[GIVEN INFORMATION — start]
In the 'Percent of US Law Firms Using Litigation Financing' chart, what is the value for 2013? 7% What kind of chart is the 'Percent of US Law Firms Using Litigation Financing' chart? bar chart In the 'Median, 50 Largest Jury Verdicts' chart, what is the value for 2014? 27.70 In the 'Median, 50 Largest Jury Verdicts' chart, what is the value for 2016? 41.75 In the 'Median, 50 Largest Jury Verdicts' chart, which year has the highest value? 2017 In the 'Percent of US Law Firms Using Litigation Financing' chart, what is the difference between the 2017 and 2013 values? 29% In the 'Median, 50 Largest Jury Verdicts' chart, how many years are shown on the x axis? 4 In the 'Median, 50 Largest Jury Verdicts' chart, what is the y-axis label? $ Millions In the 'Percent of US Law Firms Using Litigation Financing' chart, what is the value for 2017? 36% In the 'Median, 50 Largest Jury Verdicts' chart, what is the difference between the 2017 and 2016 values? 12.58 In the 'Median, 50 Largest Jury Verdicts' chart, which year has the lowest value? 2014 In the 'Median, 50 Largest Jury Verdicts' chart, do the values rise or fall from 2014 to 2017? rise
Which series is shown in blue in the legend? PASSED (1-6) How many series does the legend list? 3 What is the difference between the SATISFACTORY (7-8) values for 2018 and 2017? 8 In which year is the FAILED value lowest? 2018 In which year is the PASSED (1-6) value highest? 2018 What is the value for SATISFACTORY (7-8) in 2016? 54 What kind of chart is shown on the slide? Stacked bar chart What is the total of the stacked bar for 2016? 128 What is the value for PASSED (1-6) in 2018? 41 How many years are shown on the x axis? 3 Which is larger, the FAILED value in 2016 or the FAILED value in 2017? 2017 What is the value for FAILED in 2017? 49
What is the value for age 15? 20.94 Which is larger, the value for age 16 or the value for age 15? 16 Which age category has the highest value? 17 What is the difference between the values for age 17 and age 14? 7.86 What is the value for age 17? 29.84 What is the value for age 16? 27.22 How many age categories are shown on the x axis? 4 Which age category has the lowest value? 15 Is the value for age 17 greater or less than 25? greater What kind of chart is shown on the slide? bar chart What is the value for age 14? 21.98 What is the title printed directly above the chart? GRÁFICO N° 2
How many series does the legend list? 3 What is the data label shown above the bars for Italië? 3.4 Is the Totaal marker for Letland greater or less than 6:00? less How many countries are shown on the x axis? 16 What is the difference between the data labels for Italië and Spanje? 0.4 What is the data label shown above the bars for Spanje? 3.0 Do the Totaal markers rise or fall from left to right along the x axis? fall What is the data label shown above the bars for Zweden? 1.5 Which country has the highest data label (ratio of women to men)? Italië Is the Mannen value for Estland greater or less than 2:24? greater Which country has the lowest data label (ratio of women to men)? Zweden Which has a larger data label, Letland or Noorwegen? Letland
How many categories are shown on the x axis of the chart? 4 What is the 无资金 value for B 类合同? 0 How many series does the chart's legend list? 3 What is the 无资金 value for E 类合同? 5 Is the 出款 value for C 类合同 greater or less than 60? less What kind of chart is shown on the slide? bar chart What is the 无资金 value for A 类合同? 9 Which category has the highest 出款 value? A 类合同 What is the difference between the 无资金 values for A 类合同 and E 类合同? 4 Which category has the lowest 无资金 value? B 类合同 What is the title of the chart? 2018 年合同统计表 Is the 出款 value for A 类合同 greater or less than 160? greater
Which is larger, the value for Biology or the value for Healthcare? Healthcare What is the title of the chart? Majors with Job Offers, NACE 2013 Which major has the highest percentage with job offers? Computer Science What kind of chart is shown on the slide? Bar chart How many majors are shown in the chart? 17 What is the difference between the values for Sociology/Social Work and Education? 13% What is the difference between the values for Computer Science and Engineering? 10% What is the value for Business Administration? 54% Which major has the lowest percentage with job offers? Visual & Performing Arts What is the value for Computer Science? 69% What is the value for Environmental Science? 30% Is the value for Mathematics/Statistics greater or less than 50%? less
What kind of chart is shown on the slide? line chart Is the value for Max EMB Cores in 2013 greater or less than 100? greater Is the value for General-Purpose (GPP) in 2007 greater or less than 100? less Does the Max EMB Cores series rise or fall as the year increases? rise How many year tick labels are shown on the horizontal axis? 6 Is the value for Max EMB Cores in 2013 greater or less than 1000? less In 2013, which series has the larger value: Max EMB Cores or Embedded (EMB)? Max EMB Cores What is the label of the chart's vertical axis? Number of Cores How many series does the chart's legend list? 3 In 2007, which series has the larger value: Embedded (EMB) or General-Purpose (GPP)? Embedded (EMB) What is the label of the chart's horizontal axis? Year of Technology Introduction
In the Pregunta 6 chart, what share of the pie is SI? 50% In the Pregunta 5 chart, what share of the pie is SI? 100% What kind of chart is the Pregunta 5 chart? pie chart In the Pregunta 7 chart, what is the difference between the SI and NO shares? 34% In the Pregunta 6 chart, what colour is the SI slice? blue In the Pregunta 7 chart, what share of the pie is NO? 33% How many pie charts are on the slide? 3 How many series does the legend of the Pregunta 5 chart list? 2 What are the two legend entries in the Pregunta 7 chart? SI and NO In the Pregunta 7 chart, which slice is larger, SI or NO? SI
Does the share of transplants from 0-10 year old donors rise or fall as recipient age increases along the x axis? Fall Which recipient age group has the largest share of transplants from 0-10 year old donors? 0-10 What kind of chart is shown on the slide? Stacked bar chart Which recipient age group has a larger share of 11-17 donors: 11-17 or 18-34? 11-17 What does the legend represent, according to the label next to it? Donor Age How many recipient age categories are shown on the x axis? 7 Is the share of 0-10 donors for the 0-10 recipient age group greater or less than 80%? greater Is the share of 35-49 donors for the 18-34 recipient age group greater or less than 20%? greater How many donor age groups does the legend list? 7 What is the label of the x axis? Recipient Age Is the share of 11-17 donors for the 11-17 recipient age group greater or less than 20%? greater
[GIVEN INFORMATION — finish]
> **YOUR ASSIGNMENT**
Format the items above as a JSON list of strings, with one string for each line and no entries for blank lines.

> **FINISHED TASK**
[
  "In the 'Percent of US Law Firms Using Litigation Financing' chart, what is the value for 2013? 7% What kind of chart is the 'Percent of US Law Firms Using Litigation Financing' chart? bar chart In the 'Median, 50 Largest Jury Verdicts' chart, what is the value for 2014? 27.70 In the 'Median, 50 Largest Jury Verdicts' chart, what is the value for 2016? 41.75 In the 'Median, 50 Largest Jury Verdicts' chart, which year has the highest value? 2017 In the 'Percent of US Law Firms Using Litigation Financing' chart, what is the difference between the 2017 and 2013 values? 29% In the 'Median, 50 Largest Jury Verdicts' chart, how many years are shown on the x axis? 4 In the 'Median, 50 Largest Jury Verdicts' chart, what is the y-axis label? $ Millions In the 'Percent of US Law Firms Using Litigation Financing' chart, what is the value for 2017? 36% In the 'Median, 50 Largest Jury Verdicts' chart, what is the difference between the 2017 and 2016 values? 12.58 In the 'Median, 50 Largest Jury Verdicts' chart, which year has the lowest value? 2014 In the 'Median, 50 Largest Jury Verdicts' chart, do the values rise or fall from 2014 to 2017? rise",
  "Which series is shown in blue in the legend? PASSED (1-6) How many series does the legend list? 3 What is the difference between the SATISFACTORY (7-8) values for 2018 and 2017? 8 In which year is the FAILED value lowest? 2018 In which year is the PASSED (1-6) value highest? 2018 What is the value for SATISFACTORY (7-8) in 2016? 54 What kind of chart is shown on the slide? Stacked bar chart What is the total of the stacked bar for 2016? 128 What is the value for PASSED (1-6) in 2018? 41 How many years are shown on the x axis? 3 Which is larger, the FAILED value in 2016 or the FAILED value in 2017? 2017 What is the value for FAILED in 2017? 49",
  "What is the value for age 15? 20.94 Which is larger, the value for age 16 or the value for age 15? 16 Which age category has the highest value? 17 What is the difference between the values for age 17 and age 14? 7.86 What is the value for age 17? 29.84 What is the value for age 16? 27.22 How many age categories are shown on the x axis? 4 Which age category has the lowest value? 15 Is the value for age 17 greater or less than 25? greater What kind of chart is shown on the slide? bar chart What is the value for age 14? 21.98 What is the title printed directly above the chart? GRÁFICO N° 2",
  "How many series does the legend list? 3 What is the data label shown above the bars for Italië? 3.4 Is the Totaal marker for Letland greater or less than 6:00? less How many countries are shown on the x axis? 16 What is the difference between the data labels for Italië and Spanje? 0.4 What is the data label shown above the bars for Spanje? 3.0 Do the Totaal markers rise or fall from left to right along the x axis? fall What is the data label shown above the bars for Zweden? 1.5 Which country has the highest data label (ratio of women to men)? Italië Is the Mannen value for Estland greater or less than 2:24? greater Which country has the lowest data label (ratio of women to men)? Zweden Which has a larger data label, Letland or Noorwegen? Letland",
  "How many categories are shown on the x axis of the chart? 4 What is the 无资金 value for B 类合同? 0 How many series does the chart's legend list? 3 What is the 无资金 value for E 类合同? 5 Is the 出款 value for C 类合同 greater or less than 60? less What kind of chart is shown on the slide? bar chart What is the 无资金 value for A 类合同? 9 Which category has the highest 出款 value? A 类合同 What is the difference between the 无资金 values for A 类合同 and E 类合同? 4 Which category has the lowest 无资金 value? B 类合同 What is the title of the chart? 2018 年合同统计表 Is the 出款 value for A 类合同 greater or less than 160? greater",
  "Which is larger, the value for Biology or the value for Healthcare? Healthcare What is the title of the chart? Majors with Job Offers, NACE 2013 Which major has the highest percentage with job offers? Computer Science What kind of chart is shown on the slide? Bar chart How many majors are shown in the chart? 17 What is the difference between the values for Sociology/Social Work and Education? 13% What is the difference between the values for Computer Science and Engineering? 10% What is the value for Business Administration? 54% Which major has the lowest percentage with job offers? Visual & Performing Arts What is the value for Computer Science? 69% What is the value for Environmental Science? 30% Is the value for Mathematics/Statistics greater or less than 50%? less",
  "What kind of chart is shown on the slide? line chart Is the value for Max EMB Cores in 2013 greater or less than 100? greater Is the value for General-Purpose (GPP) in 2007 greater or less than 100? less Does the Max EMB Cores series rise or fall as the year increases? rise How many year tick labels are shown on the horizontal axis? 6 Is the value for Max EMB Cores in 2013 greater or less than 1000? less In 2013, which series has the larger value: Max EMB Cores or Embedded (EMB)? Max EMB Cores What is the label of the chart's vertical axis? Number of Cores How many series does the chart's legend list? 3 In 2007, which series has the larger value: Embedded (EMB) or General-Purpose (GPP)? Embedded (EMB) What is the label of the chart's horizontal axis? Year of Technology Introduction",
  "In the Pregunta 6 chart, what share of the pie is SI? 50% In the Pregunta 5 chart, what share of the pie is SI? 100% What kind of chart is the Pregunta 5 chart? pie chart In the Pregunta 7 chart, what is the difference between the SI and NO shares? 34% In the Pregunta 6 chart, what colour is the SI slice? blue In the Pregunta 7 chart, what share of the pie is NO? 33% How many pie charts are on the slide? 3 How many series does the legend of the Pregunta 5 chart list? 2 What are the two legend entries in the Pregunta 7 chart? SI and NO In the Pregunta 7 chart, which slice is larger, SI or NO? SI",
  "Does the share of transplants from 0-10 year old donors rise or fall as recipient age increases along the x axis? Fall Which recipient age group has the largest share of transplants from 0-10 year old donors? 0-10 What kind of chart is shown on the slide? Stacked bar chart Which recipient age group has a larger share of 11-17 donors: 11-17 or 18-34? 11-17 What does the legend represent, according to the label next to it? Donor Age How many recipient age categories are shown on the x axis? 7 Is the share of 0-10 donors for the 0-10 recipient age group greater or less than 80%? greater Is the share of 35-49 donors for the 18-34 recipient age group greater or less than 20%? greater How many donor age groups does the legend list? 7 What is the label of the x axis? Recipient Age Is the share of 11-17 donors for the 11-17 recipient age group greater or less than 20%? greater"
]